I previously owned a 1996 Pathfinder SE. The tweeter speaker placement inside the front pillars produced amazing sound. I tested a 2005 Xterra SE (featuring Rockford Fosgate equipment) and noticed that now the tweeters have been moved out from the pillars inside the dashboard. I was disappointed. The sound was not as clear and sharp on the high end. Bass reproduction was fine. What are the options for installing tweeters in the pillars in this model and can it be done successfully?

Thanks for reading and for any advice.

rockyroader.


----------



## wes (Apr 30, 2002)

rockyroader said:


> I previously owned a 1996 Pathfinder SE. The tweeter speaker placement inside the front pillars produced amazing sound.
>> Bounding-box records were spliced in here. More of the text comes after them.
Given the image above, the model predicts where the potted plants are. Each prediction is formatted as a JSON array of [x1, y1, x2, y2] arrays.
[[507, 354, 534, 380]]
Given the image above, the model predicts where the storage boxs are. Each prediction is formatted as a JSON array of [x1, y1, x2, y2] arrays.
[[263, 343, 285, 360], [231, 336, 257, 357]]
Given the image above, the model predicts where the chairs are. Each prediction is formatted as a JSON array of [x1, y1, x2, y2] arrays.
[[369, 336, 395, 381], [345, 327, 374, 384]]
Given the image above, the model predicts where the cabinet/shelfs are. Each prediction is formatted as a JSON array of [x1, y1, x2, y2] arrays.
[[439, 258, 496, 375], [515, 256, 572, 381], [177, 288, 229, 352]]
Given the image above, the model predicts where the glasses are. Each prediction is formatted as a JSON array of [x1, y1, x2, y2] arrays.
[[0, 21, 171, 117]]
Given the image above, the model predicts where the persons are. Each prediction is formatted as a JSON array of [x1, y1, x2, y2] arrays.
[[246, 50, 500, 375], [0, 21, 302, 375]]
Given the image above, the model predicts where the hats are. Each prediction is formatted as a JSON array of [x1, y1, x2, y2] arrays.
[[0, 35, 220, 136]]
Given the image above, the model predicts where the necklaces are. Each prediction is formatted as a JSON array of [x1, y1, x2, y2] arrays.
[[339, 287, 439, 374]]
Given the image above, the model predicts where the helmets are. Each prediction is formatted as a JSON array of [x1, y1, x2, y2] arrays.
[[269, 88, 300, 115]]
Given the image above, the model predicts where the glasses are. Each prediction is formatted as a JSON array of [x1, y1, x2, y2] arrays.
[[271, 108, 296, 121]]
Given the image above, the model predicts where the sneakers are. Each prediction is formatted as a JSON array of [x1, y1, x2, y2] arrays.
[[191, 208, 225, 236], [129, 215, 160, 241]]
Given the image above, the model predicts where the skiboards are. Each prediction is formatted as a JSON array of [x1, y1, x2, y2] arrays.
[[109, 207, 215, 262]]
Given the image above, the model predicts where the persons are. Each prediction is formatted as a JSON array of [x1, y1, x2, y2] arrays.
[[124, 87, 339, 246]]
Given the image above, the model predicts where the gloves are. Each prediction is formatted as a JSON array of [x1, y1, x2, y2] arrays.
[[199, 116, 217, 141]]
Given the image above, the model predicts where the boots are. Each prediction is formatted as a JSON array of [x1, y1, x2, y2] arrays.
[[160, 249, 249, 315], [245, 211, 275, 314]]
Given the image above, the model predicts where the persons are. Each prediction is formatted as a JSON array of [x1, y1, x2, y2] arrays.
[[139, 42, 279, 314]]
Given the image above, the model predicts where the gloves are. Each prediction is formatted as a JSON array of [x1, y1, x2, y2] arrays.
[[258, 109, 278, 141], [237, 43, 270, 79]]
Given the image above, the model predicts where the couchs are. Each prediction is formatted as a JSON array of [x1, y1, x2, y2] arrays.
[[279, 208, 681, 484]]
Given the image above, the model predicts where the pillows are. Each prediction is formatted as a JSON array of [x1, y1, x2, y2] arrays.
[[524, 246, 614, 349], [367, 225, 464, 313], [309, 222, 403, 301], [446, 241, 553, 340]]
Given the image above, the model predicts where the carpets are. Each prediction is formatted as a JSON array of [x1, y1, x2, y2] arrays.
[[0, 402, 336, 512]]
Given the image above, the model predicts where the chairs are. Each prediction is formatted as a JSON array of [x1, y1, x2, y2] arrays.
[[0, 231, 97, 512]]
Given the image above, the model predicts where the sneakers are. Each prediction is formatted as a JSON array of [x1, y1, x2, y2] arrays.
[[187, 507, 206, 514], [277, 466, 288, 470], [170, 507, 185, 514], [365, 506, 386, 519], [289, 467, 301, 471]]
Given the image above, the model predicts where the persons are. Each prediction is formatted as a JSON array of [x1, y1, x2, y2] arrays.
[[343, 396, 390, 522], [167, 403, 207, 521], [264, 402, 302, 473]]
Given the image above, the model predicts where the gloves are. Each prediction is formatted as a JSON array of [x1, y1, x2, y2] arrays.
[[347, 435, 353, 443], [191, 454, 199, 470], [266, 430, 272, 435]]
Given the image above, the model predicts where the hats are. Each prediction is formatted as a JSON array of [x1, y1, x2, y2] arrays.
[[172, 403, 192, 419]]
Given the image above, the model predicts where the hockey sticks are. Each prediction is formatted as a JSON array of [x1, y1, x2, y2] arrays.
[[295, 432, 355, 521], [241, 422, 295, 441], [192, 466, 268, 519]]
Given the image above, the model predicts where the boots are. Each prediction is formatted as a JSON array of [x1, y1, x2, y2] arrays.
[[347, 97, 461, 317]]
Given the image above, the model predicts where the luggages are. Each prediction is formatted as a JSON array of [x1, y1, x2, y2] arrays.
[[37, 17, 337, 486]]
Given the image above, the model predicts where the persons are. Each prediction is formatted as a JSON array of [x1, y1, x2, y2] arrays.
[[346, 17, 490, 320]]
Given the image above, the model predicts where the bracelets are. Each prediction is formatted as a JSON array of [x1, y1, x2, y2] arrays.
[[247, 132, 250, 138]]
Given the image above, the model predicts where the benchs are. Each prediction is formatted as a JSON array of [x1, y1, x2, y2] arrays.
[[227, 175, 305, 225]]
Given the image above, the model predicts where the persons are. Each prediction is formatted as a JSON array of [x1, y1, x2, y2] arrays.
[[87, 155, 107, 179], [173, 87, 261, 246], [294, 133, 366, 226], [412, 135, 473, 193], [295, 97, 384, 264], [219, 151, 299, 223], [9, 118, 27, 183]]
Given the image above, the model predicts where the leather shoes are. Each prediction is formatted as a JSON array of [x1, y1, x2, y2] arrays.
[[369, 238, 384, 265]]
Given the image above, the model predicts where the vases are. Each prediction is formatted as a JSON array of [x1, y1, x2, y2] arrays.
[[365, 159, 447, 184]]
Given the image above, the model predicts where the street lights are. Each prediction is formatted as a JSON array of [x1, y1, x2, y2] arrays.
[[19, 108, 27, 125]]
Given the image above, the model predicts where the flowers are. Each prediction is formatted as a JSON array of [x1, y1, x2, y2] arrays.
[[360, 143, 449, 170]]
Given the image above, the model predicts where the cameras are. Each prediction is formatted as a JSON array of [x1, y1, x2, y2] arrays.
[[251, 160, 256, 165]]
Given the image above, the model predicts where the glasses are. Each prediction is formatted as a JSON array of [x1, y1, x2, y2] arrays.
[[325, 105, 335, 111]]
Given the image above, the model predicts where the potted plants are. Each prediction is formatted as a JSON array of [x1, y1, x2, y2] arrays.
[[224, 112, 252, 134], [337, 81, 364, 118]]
I tested a 2005 Xterra SE (featuring Rockford Fosgate equipment) and noticed that now the tweeters have been moved out from the pillars inside the dashboard. I was disappointed. The sound was not as clear and sharp on the high end. Bass reproduction was fine. What are the options for installing tweeters in the pillars in this model and can it be done successfully?
> 
> Thanks for reading and for any advice.
> 
> rockyroader.


In the 04 models the twets were in the a-pillars. Perhaps you could use 04 A-Pillar panels and put your own tweets in there? I am not sure how the 05 dash and a-pillar look, but I know the 05 Xterra is still the same chassis so they just might work. If not just remove the a-pillar and see how much room is behind it, you can always add a set of aftermarket tweets if there is room.


----------



## Aretelio (Feb 25, 2008)

wes said:


> In the 04 models the twets were in the a-pillars. Perhaps you could use 04 A-Pillar panels and put your own tweets in there? I am not sure how the 05 dash and a-pillar look, but I know the 05 Xterra is still the same chassis so they just might work. If not just remove the a-pillar and see how much room is behind it, you can always add a set of aftermarket tweets if there is room.


Nope. Won't work. 2004s were the old WD22 body whereas the 2005+ are the new N50 models.


----------